Parry Emma, Ogollah Reuben, Peat George
NIHR In-Practice Fellow, Arthritis Research UK Primary Care Centre, Research Institute for Primary Care & Health Sciences, Keele University, Keele, Staffordshire, ST5 5BG, UK.
Research Fellow in Biostatistics, Arthritis Research UK Primary Care Centre, Research Institute for Primary Care & Health Sciences, Keele University, Keele, ST5 5BG, Staffordshire, UK.
BMC Musculoskelet Disord. 2017 Feb 14;18(1):80. doi: 10.1186/s12891-017-1434-3.

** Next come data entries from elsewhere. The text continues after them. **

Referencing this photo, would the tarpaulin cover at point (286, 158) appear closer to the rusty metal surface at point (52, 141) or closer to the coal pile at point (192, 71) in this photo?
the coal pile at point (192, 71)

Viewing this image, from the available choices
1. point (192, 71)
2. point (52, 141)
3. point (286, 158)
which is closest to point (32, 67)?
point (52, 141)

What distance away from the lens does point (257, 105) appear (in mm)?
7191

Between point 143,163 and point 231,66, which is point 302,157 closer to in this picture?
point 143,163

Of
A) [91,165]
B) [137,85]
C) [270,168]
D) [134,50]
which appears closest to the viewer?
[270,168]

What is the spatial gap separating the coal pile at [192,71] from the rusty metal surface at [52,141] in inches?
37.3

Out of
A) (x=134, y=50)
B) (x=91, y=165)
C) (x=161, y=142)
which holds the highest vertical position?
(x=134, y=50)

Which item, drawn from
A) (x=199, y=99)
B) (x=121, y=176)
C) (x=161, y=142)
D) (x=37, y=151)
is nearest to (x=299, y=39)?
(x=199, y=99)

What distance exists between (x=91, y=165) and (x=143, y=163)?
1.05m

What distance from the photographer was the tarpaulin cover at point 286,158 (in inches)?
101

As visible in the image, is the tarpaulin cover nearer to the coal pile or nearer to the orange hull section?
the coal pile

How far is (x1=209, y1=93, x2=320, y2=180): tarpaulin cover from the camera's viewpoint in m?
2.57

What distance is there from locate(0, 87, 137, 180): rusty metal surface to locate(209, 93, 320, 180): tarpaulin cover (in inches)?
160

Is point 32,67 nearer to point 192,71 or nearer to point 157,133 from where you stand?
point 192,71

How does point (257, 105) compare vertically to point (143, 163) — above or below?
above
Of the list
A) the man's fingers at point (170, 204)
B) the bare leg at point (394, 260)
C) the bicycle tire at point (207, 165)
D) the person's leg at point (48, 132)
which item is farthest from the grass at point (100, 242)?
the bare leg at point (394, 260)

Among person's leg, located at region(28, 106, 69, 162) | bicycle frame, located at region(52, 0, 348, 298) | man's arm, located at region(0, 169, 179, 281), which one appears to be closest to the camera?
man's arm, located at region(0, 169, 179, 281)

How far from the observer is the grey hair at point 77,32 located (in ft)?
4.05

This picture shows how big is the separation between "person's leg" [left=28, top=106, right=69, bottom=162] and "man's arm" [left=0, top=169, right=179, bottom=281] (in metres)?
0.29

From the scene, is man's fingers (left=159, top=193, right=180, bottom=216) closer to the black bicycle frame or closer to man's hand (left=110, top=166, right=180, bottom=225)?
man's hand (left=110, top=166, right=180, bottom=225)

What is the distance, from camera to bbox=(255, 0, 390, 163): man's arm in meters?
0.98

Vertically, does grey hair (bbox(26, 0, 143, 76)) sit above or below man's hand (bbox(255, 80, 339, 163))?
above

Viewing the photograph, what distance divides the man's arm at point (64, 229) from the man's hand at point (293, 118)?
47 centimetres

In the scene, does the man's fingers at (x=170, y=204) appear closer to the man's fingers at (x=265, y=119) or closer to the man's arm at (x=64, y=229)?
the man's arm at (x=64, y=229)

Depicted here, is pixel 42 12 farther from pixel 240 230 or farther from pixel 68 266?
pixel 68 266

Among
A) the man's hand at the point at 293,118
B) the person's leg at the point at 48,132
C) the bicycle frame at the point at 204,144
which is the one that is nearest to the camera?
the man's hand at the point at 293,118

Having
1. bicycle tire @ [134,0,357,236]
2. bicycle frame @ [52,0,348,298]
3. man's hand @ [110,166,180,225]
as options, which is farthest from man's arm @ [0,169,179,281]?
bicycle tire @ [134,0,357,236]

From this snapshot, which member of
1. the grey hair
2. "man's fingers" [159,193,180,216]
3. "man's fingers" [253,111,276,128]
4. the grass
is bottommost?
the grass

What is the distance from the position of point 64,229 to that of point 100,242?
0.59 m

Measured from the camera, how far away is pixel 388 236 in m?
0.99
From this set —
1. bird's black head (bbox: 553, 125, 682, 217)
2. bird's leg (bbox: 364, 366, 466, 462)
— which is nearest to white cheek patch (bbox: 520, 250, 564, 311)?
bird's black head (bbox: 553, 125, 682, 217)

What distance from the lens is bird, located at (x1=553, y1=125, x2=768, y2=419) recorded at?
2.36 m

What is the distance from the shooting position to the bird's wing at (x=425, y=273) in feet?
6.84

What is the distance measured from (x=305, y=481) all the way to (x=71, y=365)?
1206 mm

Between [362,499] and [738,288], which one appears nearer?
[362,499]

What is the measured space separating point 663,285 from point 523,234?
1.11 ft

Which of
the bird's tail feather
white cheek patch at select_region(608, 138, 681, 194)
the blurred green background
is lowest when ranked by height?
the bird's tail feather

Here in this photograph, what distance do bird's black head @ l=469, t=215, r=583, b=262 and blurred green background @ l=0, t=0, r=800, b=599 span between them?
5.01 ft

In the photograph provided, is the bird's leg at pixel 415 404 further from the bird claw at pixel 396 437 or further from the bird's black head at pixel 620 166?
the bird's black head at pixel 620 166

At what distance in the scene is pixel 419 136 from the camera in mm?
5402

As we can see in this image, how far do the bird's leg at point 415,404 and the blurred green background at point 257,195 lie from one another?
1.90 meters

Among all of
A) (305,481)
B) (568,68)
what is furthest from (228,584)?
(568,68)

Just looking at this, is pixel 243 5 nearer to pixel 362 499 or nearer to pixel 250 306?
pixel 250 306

While knee osteoarthritis (OA) is characterised as a slowly progressive disease, acute flares, episodes of severe pain, and substantial fluctuations in pain intensity appear to be part of the natural history for some patients. We sought to estimate what proportion of symptomatic community-dwelling adults might be affected, and to identify patient and problem characteristics associated with higher risk of such variability in pain.
We analysed data collected at baseline, 18, 36, 54, and 72 month follow-up of a prospective cohort of symptomatic adults aged over 50 years with current/recent knee pain. At each time point we estimated the proportion of participants reporting 'significant pain variability' (defined as worst pain intensity in the past 6 months ≥5/10 and ≥2 points higher than average pain intensity during the same 6-month period). The associations between significant pain variability and demographic, socioeconomic, lifestyle, clinical, radiographic, and healthcare utilisation factors measured at baseline were estimated by adjusted odds ratios and 95% confidence intervals (aOR; 95%CI) from multivariable discrete-time survival analysis.
Seven hundred and nineteen participants were included in the final analysis. At each time point, 23-32% of participants were classed as reporting significant pain variability. Associated factors included: younger age (aOR (per year): 0.96; 95% CI 0.94, 0.97), higher BMI (per kg/m:1.03; 1.01, 1.06), higher WOMAC Pain score (per unit: 1.06; 1.03, 1.10), longer time since onset (e.g. 1-5 years vs < 1 year: 1.79; 1.16, 2.75) and morning stiffness (≤30 min vs none: 1.43; 1.10, 1.85). The models accounting for multiple periods of significant symptom variability found similar associations.
Our findings are consistent with studies showing that, for some patients OA symptoms are significantly variable over time. Future prospective studies on the nature and frequency of flare ups are needed to help determine triggers and their underlying pathophysiology in order to suggest new avenues for effective episode management of OA to complement long-term behaviour change.
虽然膝关节骨关节炎(OA)被认为是一种缓慢进展的疾病,但急性发作、严重疼痛发作以及疼痛强度的大幅波动似乎是部分患者自然病程的一部分。我们试图估算有症状的社区居住成年人中可能受影响的比例,并确定与疼痛这种变异性风险较高相关的患者和问题特征。
我们分析了对50岁以上有当前/近期膝关节疼痛的有症状成年人前瞻性队列在基线、18、36、54和72个月随访时收集的数据。在每个时间点,我们估算报告“显著疼痛变异性”(定义为过去6个月中最严重疼痛强度≥5/10且比同一6个月期间平均疼痛强度高≥2分)的参与者比例。通过多变量离散时间生存分析的调整比值比和95%置信区间(aOR;95%CI)估算基线时测量的显著疼痛变异性与人口统计学、社会经济、生活方式、临床、影像学和医疗保健利用因素之间的关联。
719名参与者纳入最终分析。在每个时间点,23 - 32%的参与者被归类为报告有显著疼痛变异性。相关因素包括:年龄较小(aOR(每年):0.96;95%CI 0.94,0.97)、较高的体重指数(每kg/m²:1.03;1.01,1.06)、较高的WOMAC疼痛评分(每单位:1.06;1.03,1.10)、发病后时间较长(例如1 - 5年与<1年:1.79;1.16,2.75)以及晨僵(≤30分钟与无晨僵:1.43;1.10,1.85)。考虑多个显著症状变异性时期的模型发现了类似的关联。
我们的研究结果与表明对于一些患者OA症状随时间显著变化的研究一致。未来需要对发作的性质和频率进行前瞻性研究,以帮助确定触发因素及其潜在病理生理学,从而为OA有效发作管理提出新途径,以补充长期行为改变。